Bundespräsident:Norbert Lammert, ein idealer Kandidat für die Gauck-Nachfolge

Germany Marks Unity Day With Events In Dresden

Er könnte auch Bundespräsident, das hat Lammert beim Festakt am Montag bewiesen.

(Foto: Sean Gallup/Getty Images)

In Dresden hat er eine große Rede über Deutschland gehalten. Der Bundestagspräsident könnte längst Merkels Kandidat für das Amt des Bundespräsidenten sein. Doch die CDU-Chefin zögert. Warum eigentlich?

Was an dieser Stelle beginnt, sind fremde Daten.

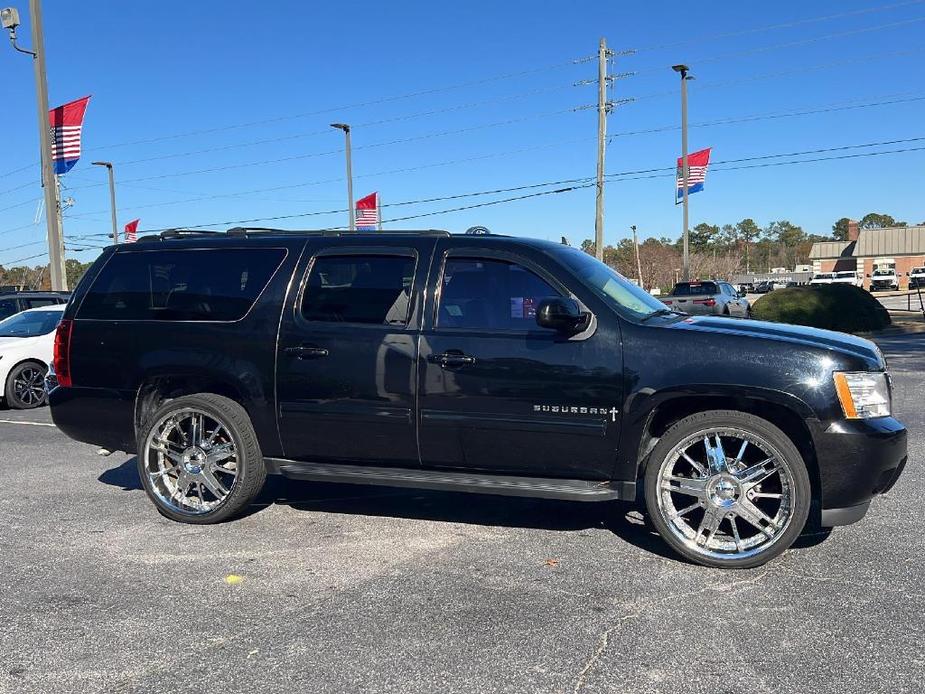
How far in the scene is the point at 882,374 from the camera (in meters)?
4.37

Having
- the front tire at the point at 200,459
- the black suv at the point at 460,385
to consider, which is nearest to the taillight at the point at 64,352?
the black suv at the point at 460,385

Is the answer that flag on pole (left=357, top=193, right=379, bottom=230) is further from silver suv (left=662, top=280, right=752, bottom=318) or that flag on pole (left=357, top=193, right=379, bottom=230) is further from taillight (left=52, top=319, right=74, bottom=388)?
taillight (left=52, top=319, right=74, bottom=388)

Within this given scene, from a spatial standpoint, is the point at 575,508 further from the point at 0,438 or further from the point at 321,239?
the point at 0,438

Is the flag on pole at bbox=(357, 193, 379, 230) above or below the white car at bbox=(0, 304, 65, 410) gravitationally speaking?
above

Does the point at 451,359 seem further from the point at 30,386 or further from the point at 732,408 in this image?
the point at 30,386

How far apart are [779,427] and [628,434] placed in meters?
0.85

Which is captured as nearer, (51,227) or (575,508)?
(575,508)

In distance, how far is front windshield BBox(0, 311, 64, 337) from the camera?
38.0ft

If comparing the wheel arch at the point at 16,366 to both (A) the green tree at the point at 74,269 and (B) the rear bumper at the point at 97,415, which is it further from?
(A) the green tree at the point at 74,269

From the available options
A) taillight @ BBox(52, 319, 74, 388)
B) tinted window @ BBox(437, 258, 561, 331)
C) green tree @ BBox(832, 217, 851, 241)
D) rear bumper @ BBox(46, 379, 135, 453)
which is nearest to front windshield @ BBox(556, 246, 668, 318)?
tinted window @ BBox(437, 258, 561, 331)

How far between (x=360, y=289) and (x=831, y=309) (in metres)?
20.0

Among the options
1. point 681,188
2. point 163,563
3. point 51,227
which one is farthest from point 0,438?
point 681,188

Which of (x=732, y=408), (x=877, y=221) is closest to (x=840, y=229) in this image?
(x=877, y=221)

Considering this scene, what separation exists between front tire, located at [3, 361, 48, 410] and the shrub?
1774cm
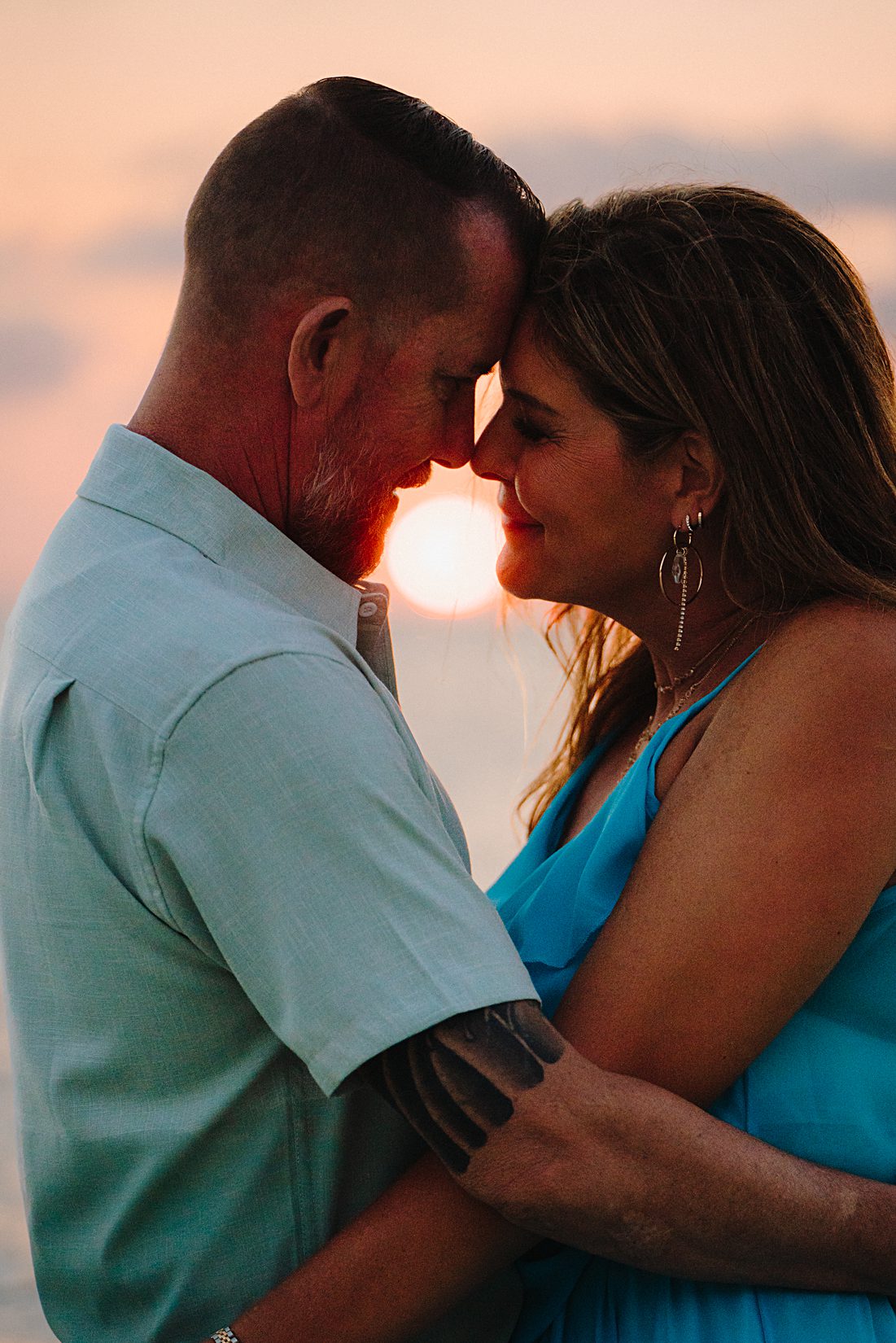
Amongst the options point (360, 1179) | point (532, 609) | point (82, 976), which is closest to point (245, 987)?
point (82, 976)

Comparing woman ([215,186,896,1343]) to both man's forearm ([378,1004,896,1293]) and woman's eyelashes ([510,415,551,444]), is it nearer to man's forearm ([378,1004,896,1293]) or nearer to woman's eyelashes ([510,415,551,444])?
woman's eyelashes ([510,415,551,444])

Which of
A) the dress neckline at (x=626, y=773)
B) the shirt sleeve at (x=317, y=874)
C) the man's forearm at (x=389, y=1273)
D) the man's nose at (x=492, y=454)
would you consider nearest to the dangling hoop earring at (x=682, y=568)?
the dress neckline at (x=626, y=773)

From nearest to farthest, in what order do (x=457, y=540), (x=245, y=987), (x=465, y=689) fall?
(x=245, y=987) < (x=457, y=540) < (x=465, y=689)

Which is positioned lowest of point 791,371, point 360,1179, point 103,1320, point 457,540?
point 103,1320

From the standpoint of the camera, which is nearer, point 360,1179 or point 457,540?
point 360,1179

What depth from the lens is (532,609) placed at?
2.75m

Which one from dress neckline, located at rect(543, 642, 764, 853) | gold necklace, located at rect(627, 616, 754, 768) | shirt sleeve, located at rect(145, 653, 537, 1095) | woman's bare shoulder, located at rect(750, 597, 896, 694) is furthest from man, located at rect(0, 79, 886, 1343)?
gold necklace, located at rect(627, 616, 754, 768)

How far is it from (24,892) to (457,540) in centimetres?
116

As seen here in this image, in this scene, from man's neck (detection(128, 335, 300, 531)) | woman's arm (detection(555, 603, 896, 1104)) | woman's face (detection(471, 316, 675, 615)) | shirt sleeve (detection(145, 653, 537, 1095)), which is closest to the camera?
shirt sleeve (detection(145, 653, 537, 1095))

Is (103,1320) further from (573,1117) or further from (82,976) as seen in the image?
(573,1117)

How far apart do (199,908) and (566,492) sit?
3.16 feet

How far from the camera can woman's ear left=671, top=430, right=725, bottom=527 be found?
192 centimetres

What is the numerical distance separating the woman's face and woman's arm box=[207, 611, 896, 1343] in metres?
0.37

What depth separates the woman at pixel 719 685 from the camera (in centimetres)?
154
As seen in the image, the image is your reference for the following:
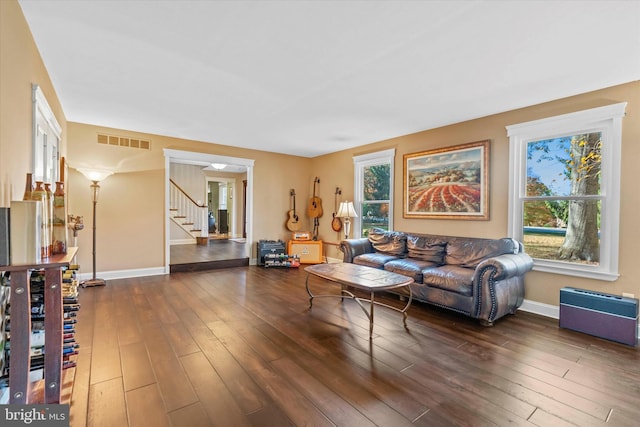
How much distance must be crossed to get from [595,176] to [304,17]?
340cm

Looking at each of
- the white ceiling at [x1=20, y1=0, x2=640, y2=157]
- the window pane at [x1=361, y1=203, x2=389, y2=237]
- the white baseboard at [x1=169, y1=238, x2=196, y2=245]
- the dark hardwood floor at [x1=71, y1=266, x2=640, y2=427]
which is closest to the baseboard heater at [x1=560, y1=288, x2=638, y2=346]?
the dark hardwood floor at [x1=71, y1=266, x2=640, y2=427]

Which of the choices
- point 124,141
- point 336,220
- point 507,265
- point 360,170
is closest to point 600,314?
point 507,265

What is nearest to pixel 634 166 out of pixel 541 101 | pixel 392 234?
pixel 541 101

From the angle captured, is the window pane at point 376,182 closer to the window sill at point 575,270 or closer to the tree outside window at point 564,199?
the tree outside window at point 564,199

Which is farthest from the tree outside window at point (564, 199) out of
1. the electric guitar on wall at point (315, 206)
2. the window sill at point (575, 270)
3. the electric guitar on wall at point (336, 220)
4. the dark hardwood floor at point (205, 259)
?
the dark hardwood floor at point (205, 259)

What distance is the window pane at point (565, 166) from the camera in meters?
3.11

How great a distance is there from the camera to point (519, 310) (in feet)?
11.4

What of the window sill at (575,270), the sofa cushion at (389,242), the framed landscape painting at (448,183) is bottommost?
the window sill at (575,270)

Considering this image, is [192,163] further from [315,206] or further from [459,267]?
[459,267]

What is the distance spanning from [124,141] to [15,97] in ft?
10.6

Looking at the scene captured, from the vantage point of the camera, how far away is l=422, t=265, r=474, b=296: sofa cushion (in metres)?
3.11

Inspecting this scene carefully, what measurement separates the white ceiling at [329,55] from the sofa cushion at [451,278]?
199cm

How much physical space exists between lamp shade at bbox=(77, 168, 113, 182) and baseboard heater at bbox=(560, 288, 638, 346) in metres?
6.00

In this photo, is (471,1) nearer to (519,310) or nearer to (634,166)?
(634,166)
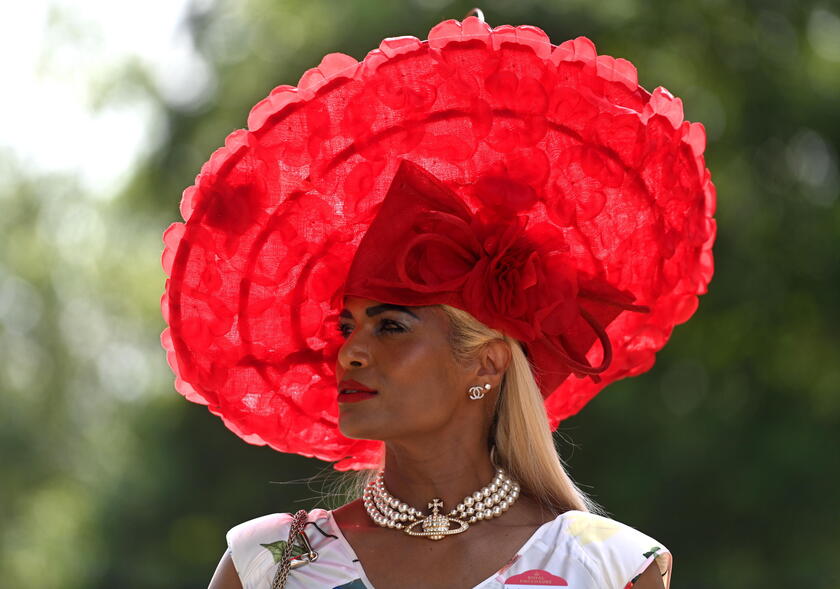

Von Robert Roßmann, Berlin

Norbert Lammert hat in seinem politischen Leben schon schlechtere Zeiten erlebt als die vergangene Woche. Am Montag gelang ihm bei der Feier zum Tag der Einheit eine Rede über Deutschland, über Flüchtlinge und rassistische Pöbler, die enorme Beachtung fand - auch weil man sie als Anleitung zum Umgang mit der AfD verstehen konnte. Das leidenschaftliche Plädoyer für ein selbstbewusstes, weltoffenes und vielfältiges Deutschland hätte es verdient, Pflichtlektüre an den Schulen zu werden.

Am Mittwoch wurde dann auch noch bekannt, dass Lammert mit dem Preis des Vereins "Deutsche Gesellschaft" ausgezeichnet wird. Damit solle "sein herausragendes Engagement zum Abbau von Vorurteilen, sein Werben für Miteinander und gegenseitiges Verständnis" gewürdigt werden, erklärten die Vereinschefs Lothar de Maizière und Franz Müntefering.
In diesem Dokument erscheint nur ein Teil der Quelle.